Remark

Please be aware that these lecture notes are accessible online in an ‘early access’ format. They are actively being developed, and certain sections will be further enriched to provide a comprehensive understanding of the subject matter.

1.6. Cross-Correlation in Time Series#

In this section, we explore Cross-Correlation, a metric used to measure the similarity between two time series as a function of the time lag applied to one of them. This is a fundamental tool in geophysical and environmental data science for identifying “lead-lag” relationships—determining if one signal (e.g., temperature in your previous home of Calgary) has a predictive relationship with another (e.g., temperature in your new home of Columbia).

1.6.1. Mathematical Background#

Cross-correlation is a method used to measure the similarity between two sets of data, especially when one is shifted in time relative to the other. It helps us determine if a change in one signal precedes or follows a change in another, and quantifies the strength of that relationship. This is a fundamental tool in domains like geophysics, finance, and environmental data science for identifying predictive “lead-lag” relationships.

1.6.1.1. Time Domain Definition#

Mathematically, the raw cross-correlation \(R_{xy}(\tau)\) of two sequences \(x_t\) and \(y_t\) at lag \(\tau\) is given by the sliding dot product:

(1.2)#\[\begin{equation} R_{xy}(\tau) = \sum_{t} x_t y_{t + \tau} \end{equation}\]

However, to make the metric comparable across different datasets, we typically use the Normalized Cross-Correlation Function. According to [Brockwell and Davis, 2016], the sample cross-correlation \(\hat{R}_{xy}(\tau)\) is defined as:

(1.3)#\[\text{Normalized } R_{xy}(\tau) = \dfrac{1}{N} \sum_{t} \dfrac{(x_t - \mu_x)}{\sigma_x}\dfrac{(y_{t+\tau} - \mu_y)}{\sigma_y} \cdot \]

Where:

  • \(\mu_x, \mu_y\): Means of the series.

  • \(\sigma_x, \sigma_y\): Standard deviations of the series.

  • \(\tau\): The lag (shift) in time steps.

  • \(N\): The number of observations.

Interpretation: The resulting value ranges from \(-1\) to \(+1\):

  • Peak at \(\tau = 0\): The series are synchronized.
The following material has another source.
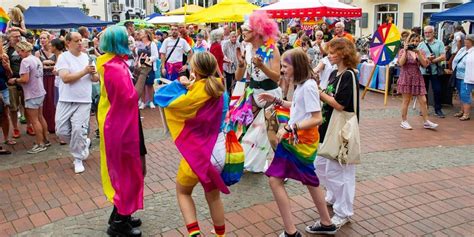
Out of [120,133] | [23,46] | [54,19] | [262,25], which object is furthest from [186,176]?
[54,19]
  • Peak at \(\tau < 0\): \(x_t\) leads \(y_t\) (or \(y_t\) leads \(x_t\) depending on convention; see implementation below).
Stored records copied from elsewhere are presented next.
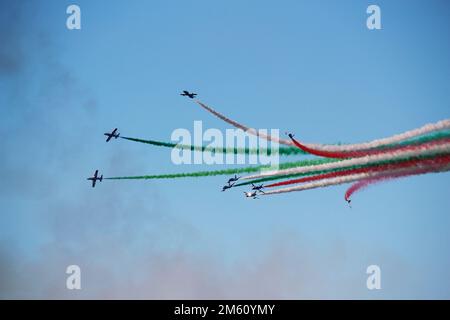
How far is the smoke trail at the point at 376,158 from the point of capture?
31.3 metres

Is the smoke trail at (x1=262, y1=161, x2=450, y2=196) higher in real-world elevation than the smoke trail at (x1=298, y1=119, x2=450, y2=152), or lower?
lower

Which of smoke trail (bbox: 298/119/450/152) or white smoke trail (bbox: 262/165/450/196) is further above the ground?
smoke trail (bbox: 298/119/450/152)

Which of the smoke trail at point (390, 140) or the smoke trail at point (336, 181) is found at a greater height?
the smoke trail at point (390, 140)

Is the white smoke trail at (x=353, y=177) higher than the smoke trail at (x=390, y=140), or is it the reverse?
the smoke trail at (x=390, y=140)

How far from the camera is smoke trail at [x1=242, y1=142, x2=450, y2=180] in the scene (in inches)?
1233

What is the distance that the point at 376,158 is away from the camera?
113ft
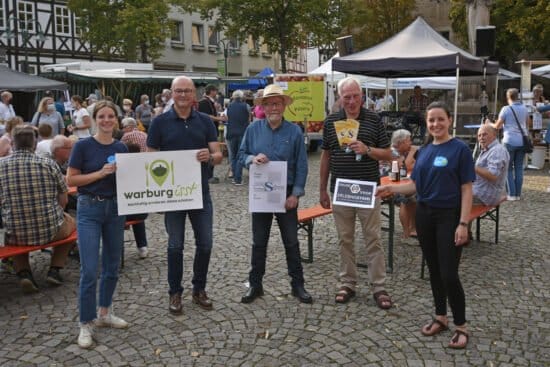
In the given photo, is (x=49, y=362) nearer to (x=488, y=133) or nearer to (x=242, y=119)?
(x=488, y=133)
  • Peak at \(\tau > 0\): The opposite relationship holds.

1.6.1.2. Frequency Domain (Coherence)#

While cross-correlation measures similarity in the time domain, Coherence measures the correlation between two signals as a function of frequency. It is analogous to a squared correlation coefficient for each frequency component.

The Magnitude Squared Coherence \(C_{xy}(f)\) is defined as:

(1.4)#\[C_{xy}(f) = \dfrac{|P_{xy}(f)|^2}{P_{xx}(f) P_{yy}(f)}\]

Where:

  • \(P_{xy}(f)\): Cross-spectral density between \(x\) and \(y\).
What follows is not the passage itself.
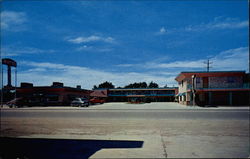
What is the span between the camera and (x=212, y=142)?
6602 mm

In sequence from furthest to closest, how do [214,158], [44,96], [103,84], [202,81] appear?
[103,84] < [44,96] < [202,81] < [214,158]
  • \(P_{xx}(f), P_{yy}(f)\): Power spectral densities of \(x\) and \(y\) respectively.

Values of \(C_{xy}(f)\) near 1 indicate a strong linear relationship at that frequency, while values near 0 indicate no relationship.

This efficiency is why standard libraries (such as scipy.signal.correlate) often use FFT-based methods (method='fft') for larger arrays.

1.6.2. Example: Columbia vs. Calgary Temperatures#

To illustrate cross-correlation and coherence, we analyze daily mean temperatures from Columbia, Missouri (target, at 92°W) and Calgary, Alberta (source, at 114°W) during 2024. These cities are separated by over 2,000 km with distinct climates: Calgary is colder year-round due to higher latitude and continental exposure, while Columbia experiences milder winters and more humid summers. The data spans is sourced from https://open-meteo.com/ with daily temperatures means measured in degrees Celsius.

The key scientific question is: Do weather systems that affect Calgary (west) influence Columbia (east) with a detectable time delay? North American weather systems typically propagate eastward, so we hypothesize that Calgary’s temperature anomalies (unusually warm or cold days) may “lead” Columbia’s by a few days. Cross-correlation will quantify this lead-lag timing, and coherence will tell us whether this relationship is strongest at the seasonal scale, the synoptic (3–7 day) scale, or both.

We will apply this theory to analyze the relationship between daily temperatures in Columbia, MO, and Calgary, AB for the year 2024. Given the prevailing West-to-East weather patterns in North America, we hypothesize that temperature changes in Calgary (West) might “lead” similar changes in Columbia (East).

1.6.2.1. Visualizing and Comparing the Series#

We will analyze the daily mean temperatures of Calgary, AB and Columbia, MO for the year 2024. Note that Calgary (approx. 114°W) is significantly west of Columbia (approx. 92°W). Since weather systems in North America often move West-to-East, we might hypothesize a lag relationship.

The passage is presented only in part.